Please use this identifier to cite or link to this item: http://hdl.handle.net/2122/5903
Authors: Griffith, A. W.* 
Di Toro, G.* 
Pennacchioni, G.* 
Pollard, D. D.* 
Nielsen, S.* 
Title: Static stress drop associated with brittle slip events on exhumed faults.
Journal: Journal of Geophysical Research 
Series/Report no.: /114 (2009)
Publisher: AGU
Issue Date: 2009
DOI: 10.1029/2008JB005879
Keywords: earthquakes
stress drops
Subject Classification04. Solid Earth::04.04. Geology::04.04.99. General or miscellaneous 
Abstract: We estimate the static stress drop on small exhumed strike-slip faults in the Lake Edison granodiorite of the central Sierra Nevada (California). The subvertical strike-slip faults were exhumed from 4 to 15 km depth and were chosen because they are exposed in outcrop along their entire tip-to-tip lengths of 8–12 m.

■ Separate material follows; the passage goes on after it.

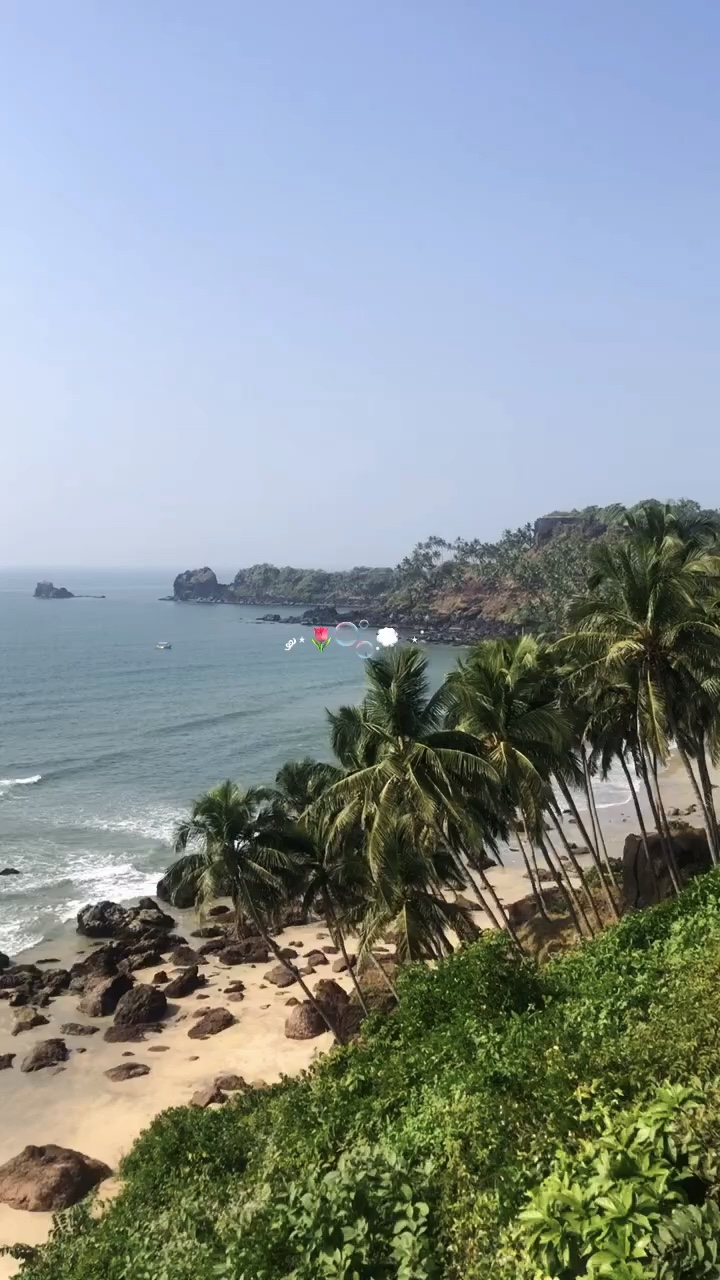 vidéos aléatoires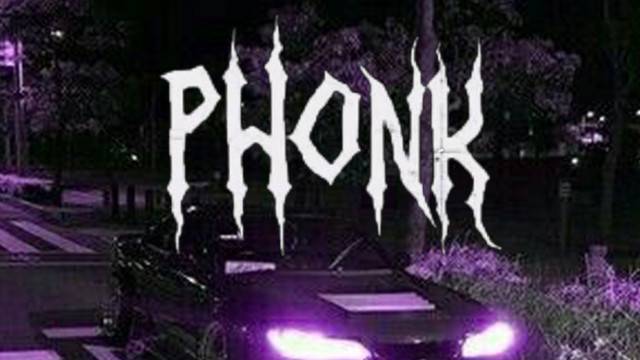 CБОРКА ХОРОШЕГО ФОНКА|ASSEMBLY OF A GOOD PHONK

Slip nucleated on joints and accumulated by crystal-plastic shearing (forming quartz mylonites from early quartz vein filling in joints) and successive brittle faulting (forming epidote-bearing cataclasites). The occurrence of thin, 300 mm wide, pseudotachylytes along some small faults throughout the study area suggests that some, if not all, of the brittle slip on the study area faults may have been seismic. We suggest that the contribution of brittle, cataclastic slip to the total slip along the studied cataclasite-bearing small faults may be estimated by the length of epidote-filled, rhombohedral dilatational jogs (rhombochasms) distributed quasi-periodically along the length of the faults. The interpretation that slip recorded by rhombochasms occurred in single events is based on evidence that (1) epidote crystals are randomly oriented and undeformed within the rhombochasm; (2) cataclasite in principal slip zones does not include clasts of previous cataclasite, and (3) rhombochasm lengths vary systematically along the length of the faults with slip maximum occurring near the fault center, tapering to the fault tips. We thereby constrain both the rupture length and slip. On the basis of these measurements, we calculate stress drops ranging over 90–250 MPa, i.e., one to two orders of magnitude larger than typical seismological estimates for earthquakes, but similar in magnitude to seismological estimates of small (<M2) earthquakes from the San Andreas Fault Observatory at Depth (SAFOD). The slip events described in the present study occurred along small, deep-seated faults, and, given the calculated stress drops and observations that brittle faults exploited joints sealed by quartz-bearing mylonite, we conclude that these were ‘‘strong’’ faults.